Histopathological findings: neoplastic:
no effects observed
Other effects:
no effects observed
Description (incidence and severity):
Urinalysis - no differences in any urinalysis parameter that were observed were considered treatment related

Effect levels

Key result
Dose descriptor:
NOAEL
Effect level:
ca. 1 000 mg/kg bw/day (nominal)
Based on:
test mat.
Sex:
male/female
Basis for effect level:
behaviour (functional findings)
body weight and weight gain
clinical biochemistry
clinical signs
food consumption and compound intake
gross pathology
haematology
histopathology: non-neoplastic
mortality
ophthalmological examination
organ weights and organ / body weight ratios
urinalysis

Target system / organ toxicity

Key result
Critical effects observed:
no

Applicant's summary and conclusion

Conclusions:
In conclusion, administration of EXP0700332 by once daily oral gavage was well tolerated in rats at levels of 100, 300 and 1000 mg/kg/day. There were no treatment-related clinical observations or target organ effects. Based on these results, the no-observed-adverse-effect level (NOAEL) was considered to be 1000 mg/kg/day.
Executive summary:

The objective of this study was to determine the potential toxicity of EXP0700332 when given orally for 91 consecutive days to rats.

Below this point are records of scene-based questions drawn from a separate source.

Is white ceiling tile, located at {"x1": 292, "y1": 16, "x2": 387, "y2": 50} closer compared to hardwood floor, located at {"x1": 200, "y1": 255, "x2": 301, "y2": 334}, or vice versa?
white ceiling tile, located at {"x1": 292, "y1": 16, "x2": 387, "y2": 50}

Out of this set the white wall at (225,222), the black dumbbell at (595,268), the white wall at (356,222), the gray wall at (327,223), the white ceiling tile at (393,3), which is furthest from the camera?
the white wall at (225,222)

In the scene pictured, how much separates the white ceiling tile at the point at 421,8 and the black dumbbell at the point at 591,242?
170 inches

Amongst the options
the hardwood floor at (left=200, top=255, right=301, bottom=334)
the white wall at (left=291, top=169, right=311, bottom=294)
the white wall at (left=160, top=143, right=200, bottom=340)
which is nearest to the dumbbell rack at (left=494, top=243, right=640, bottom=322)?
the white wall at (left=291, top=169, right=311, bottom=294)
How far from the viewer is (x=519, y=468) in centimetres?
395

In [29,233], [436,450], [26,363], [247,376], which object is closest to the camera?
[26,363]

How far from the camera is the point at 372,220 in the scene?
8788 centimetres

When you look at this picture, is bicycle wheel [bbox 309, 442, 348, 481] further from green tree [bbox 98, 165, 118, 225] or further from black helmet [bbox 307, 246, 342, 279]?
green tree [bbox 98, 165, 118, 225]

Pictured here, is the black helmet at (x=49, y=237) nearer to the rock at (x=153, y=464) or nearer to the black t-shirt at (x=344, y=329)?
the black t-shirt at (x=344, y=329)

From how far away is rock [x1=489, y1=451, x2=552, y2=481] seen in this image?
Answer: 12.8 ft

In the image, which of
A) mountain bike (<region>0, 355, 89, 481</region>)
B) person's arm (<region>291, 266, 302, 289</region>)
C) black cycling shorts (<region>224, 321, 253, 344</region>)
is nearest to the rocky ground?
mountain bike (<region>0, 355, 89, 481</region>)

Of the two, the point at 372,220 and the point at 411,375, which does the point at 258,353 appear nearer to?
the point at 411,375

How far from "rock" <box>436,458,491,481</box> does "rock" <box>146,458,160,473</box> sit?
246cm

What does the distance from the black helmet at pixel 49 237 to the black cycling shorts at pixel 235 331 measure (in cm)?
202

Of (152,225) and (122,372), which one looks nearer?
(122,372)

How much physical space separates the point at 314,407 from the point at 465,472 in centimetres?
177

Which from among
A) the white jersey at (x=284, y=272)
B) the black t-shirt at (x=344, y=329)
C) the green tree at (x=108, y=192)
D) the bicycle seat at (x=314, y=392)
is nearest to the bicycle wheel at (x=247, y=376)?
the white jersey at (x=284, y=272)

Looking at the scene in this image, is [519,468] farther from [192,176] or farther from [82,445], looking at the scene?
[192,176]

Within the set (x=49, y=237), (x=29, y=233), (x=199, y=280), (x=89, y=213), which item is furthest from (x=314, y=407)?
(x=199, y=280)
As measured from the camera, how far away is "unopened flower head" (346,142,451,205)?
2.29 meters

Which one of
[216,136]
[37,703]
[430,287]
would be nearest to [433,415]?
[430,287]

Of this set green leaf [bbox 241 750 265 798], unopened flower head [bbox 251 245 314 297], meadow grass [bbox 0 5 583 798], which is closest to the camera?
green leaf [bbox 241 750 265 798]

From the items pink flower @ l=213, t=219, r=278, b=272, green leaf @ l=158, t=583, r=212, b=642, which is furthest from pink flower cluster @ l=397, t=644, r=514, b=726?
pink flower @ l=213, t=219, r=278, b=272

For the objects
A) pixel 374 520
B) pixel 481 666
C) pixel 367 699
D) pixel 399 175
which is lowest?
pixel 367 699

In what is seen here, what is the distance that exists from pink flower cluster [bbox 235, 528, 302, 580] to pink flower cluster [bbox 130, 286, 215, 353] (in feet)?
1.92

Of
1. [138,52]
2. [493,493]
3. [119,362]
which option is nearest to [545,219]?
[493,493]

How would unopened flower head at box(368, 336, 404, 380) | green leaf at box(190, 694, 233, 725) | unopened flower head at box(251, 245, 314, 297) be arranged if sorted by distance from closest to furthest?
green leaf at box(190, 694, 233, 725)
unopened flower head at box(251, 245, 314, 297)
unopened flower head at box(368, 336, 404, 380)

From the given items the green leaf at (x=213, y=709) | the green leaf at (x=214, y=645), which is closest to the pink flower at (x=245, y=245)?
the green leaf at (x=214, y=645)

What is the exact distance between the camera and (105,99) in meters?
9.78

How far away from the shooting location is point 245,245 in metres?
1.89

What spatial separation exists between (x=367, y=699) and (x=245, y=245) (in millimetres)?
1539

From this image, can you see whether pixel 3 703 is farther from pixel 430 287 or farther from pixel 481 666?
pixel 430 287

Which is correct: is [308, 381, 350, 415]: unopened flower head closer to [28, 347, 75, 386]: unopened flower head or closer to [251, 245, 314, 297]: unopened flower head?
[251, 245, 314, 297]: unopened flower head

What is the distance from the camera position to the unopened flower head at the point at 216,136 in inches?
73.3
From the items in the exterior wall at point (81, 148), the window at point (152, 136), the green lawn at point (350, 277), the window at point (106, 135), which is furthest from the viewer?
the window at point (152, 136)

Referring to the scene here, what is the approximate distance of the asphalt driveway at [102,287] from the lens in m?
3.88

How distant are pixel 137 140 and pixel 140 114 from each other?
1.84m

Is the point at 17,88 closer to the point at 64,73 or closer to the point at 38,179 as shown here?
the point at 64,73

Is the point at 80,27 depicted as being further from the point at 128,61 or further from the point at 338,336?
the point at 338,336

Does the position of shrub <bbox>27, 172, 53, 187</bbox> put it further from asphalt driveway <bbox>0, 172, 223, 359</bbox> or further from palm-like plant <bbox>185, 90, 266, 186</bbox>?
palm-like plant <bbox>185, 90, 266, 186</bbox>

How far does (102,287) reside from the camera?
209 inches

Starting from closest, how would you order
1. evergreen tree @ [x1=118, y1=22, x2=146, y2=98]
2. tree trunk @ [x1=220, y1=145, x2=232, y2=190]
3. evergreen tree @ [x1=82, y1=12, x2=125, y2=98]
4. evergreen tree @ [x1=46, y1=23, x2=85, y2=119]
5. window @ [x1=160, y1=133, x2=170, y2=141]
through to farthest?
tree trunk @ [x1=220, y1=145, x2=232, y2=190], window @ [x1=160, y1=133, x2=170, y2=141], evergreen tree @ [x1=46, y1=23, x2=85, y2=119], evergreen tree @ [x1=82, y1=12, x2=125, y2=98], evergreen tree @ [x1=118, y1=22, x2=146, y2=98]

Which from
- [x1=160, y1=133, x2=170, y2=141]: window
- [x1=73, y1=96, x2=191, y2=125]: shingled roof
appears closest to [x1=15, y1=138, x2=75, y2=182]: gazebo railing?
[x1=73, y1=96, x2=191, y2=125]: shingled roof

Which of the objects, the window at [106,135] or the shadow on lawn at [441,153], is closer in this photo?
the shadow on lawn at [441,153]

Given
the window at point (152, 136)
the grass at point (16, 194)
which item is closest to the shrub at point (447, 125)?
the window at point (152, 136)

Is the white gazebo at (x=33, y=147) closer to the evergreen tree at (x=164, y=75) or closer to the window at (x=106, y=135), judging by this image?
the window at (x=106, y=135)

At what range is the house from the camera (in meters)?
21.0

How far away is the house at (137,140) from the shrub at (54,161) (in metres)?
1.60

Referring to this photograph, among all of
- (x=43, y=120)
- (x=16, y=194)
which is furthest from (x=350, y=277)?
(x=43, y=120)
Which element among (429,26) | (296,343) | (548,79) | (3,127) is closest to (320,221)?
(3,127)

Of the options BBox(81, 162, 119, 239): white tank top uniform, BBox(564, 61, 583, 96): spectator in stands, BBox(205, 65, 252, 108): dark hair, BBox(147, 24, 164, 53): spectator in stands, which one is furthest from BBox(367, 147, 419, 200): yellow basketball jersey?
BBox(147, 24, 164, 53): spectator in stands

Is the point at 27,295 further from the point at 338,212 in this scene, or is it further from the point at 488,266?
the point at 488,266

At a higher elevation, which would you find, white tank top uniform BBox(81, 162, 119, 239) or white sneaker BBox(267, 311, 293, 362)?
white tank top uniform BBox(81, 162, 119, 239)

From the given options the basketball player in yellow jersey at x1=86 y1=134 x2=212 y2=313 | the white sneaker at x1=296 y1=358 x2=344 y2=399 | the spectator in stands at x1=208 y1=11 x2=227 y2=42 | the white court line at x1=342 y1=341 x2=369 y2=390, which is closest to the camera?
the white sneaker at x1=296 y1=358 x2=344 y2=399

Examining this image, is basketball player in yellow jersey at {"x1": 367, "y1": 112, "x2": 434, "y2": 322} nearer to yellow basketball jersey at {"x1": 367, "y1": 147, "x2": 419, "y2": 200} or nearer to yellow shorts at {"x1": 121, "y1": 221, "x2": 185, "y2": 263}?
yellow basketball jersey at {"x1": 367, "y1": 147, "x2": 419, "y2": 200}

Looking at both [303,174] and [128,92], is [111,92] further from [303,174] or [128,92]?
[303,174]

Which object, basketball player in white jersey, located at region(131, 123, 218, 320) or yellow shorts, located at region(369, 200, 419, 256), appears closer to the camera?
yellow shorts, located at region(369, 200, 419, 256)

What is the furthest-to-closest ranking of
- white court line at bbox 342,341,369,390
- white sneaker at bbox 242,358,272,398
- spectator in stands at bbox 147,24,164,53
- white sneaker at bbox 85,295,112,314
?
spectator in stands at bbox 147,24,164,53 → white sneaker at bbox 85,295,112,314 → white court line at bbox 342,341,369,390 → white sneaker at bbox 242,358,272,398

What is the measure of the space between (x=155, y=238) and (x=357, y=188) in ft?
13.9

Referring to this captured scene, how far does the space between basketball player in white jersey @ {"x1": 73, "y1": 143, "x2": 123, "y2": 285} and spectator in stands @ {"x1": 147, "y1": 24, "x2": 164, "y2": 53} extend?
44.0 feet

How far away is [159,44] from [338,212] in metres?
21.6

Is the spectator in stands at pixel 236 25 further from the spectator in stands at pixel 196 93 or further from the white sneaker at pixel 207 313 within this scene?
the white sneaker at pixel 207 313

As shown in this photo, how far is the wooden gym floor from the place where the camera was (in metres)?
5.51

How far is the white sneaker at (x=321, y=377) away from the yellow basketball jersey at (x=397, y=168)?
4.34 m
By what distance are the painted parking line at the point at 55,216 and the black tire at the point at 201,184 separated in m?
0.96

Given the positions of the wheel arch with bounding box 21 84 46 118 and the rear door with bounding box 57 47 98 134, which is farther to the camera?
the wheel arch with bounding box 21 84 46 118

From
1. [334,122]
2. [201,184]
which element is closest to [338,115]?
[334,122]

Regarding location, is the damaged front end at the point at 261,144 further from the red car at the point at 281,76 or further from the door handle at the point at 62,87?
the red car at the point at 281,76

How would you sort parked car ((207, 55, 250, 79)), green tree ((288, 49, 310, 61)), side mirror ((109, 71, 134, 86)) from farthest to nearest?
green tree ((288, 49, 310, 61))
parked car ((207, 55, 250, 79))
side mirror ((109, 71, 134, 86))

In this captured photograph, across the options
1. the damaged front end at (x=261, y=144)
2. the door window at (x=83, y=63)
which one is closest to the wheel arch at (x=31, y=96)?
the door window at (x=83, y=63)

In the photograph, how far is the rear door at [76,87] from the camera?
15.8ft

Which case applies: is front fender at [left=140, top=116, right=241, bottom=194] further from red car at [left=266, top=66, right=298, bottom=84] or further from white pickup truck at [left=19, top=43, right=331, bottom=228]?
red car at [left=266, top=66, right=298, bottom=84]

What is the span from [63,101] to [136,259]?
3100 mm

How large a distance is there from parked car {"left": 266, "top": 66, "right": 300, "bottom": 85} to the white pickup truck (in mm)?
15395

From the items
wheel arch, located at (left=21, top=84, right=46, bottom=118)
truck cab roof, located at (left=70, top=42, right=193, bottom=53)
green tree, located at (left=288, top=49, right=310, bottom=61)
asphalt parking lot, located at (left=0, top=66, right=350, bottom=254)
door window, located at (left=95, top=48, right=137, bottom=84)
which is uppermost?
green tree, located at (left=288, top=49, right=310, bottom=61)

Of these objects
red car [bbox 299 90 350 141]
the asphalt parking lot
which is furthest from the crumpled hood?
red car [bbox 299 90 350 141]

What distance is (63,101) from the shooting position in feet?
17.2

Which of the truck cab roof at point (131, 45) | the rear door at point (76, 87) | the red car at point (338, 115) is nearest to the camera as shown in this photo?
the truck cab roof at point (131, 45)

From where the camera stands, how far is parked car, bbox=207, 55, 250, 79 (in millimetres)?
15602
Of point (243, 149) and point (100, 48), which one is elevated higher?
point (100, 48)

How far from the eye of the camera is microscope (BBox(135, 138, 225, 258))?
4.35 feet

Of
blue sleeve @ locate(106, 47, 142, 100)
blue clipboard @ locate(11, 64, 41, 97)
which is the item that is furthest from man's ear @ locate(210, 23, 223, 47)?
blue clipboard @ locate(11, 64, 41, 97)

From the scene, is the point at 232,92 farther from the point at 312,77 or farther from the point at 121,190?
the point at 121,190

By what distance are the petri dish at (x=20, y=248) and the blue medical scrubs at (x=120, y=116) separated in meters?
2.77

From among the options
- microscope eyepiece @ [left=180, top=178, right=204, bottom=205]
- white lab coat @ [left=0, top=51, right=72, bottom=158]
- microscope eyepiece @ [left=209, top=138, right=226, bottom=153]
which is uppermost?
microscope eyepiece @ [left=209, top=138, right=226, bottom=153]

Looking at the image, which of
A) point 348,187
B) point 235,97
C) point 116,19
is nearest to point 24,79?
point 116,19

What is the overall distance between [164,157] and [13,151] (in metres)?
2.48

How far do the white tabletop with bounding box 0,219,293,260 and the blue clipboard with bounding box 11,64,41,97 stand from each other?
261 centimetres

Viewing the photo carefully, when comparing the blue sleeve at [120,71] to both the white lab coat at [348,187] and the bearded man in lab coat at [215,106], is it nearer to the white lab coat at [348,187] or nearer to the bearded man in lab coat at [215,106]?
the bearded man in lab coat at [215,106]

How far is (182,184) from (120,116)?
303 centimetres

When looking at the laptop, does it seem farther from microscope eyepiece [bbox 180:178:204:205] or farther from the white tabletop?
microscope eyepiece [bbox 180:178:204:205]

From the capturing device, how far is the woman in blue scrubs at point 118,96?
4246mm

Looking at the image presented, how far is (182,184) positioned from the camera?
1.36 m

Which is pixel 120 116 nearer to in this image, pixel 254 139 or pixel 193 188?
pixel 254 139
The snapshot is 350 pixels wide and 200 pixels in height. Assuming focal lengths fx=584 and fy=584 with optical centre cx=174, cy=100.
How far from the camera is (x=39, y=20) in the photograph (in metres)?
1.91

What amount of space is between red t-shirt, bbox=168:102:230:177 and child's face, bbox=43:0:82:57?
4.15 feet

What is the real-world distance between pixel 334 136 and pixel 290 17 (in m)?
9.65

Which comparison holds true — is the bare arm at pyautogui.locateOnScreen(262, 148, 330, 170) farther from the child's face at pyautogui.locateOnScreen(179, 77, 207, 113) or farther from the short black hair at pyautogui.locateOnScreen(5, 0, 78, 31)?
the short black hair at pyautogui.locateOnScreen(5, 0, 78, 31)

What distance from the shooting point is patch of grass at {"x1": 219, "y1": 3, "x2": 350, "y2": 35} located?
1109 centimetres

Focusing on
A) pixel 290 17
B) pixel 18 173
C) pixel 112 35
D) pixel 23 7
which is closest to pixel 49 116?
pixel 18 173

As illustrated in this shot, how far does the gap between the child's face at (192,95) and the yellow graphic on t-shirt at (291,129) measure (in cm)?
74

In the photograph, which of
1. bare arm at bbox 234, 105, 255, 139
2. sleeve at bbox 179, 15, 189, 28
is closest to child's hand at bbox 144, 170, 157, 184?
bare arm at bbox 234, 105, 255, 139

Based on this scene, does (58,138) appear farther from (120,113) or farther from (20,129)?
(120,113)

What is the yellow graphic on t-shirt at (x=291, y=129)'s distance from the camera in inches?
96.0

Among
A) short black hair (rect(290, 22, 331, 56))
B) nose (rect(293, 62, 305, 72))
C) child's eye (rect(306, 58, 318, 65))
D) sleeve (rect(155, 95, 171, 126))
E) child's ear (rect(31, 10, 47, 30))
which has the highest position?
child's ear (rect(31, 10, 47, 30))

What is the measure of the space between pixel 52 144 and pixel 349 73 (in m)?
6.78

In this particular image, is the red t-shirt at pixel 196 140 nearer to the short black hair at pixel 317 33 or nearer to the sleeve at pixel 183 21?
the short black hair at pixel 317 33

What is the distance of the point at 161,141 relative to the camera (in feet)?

40 male and 40 female rats were randomly organized into 4 (1-4) dose groups of 10 animals per sex per dose with dosage levels of 0, 100, 300 and 1000 mg/kg/day.

The following parameters and end points were evaluated in this study: clinical signs, body weights, body weight changes, food consumption, ophthalmology, detailed functional observations, clinical pathology parameters (haematology, coagulation, clinical chemistry, and urinalysis), gross necropsy findings, organ weights, and histopathologic examinations.

All analysed formulation concentrations were found to be within the acceptable range and homogeneous.

There were no unscheduled deaths during the study.

There were no clinical observations noted that were considered to be treatment related. Excess salivation was noted in 3 animals, however, these were isolated incidences and were considered to be related to the dosing technique.

Any differences seen were considered unrelated to the administration of EXP0700332.

In conclusion, administration of EXP0700332 by once daily oral gavage was well tolerated in rats at levels of 100, 300 and 1000 mg/kg/day. There were no clinical observations or target organ effects. Based on these results, the no-observed-adverse-effect level (NOAEL) was considered to be 1000 mg/kg/day.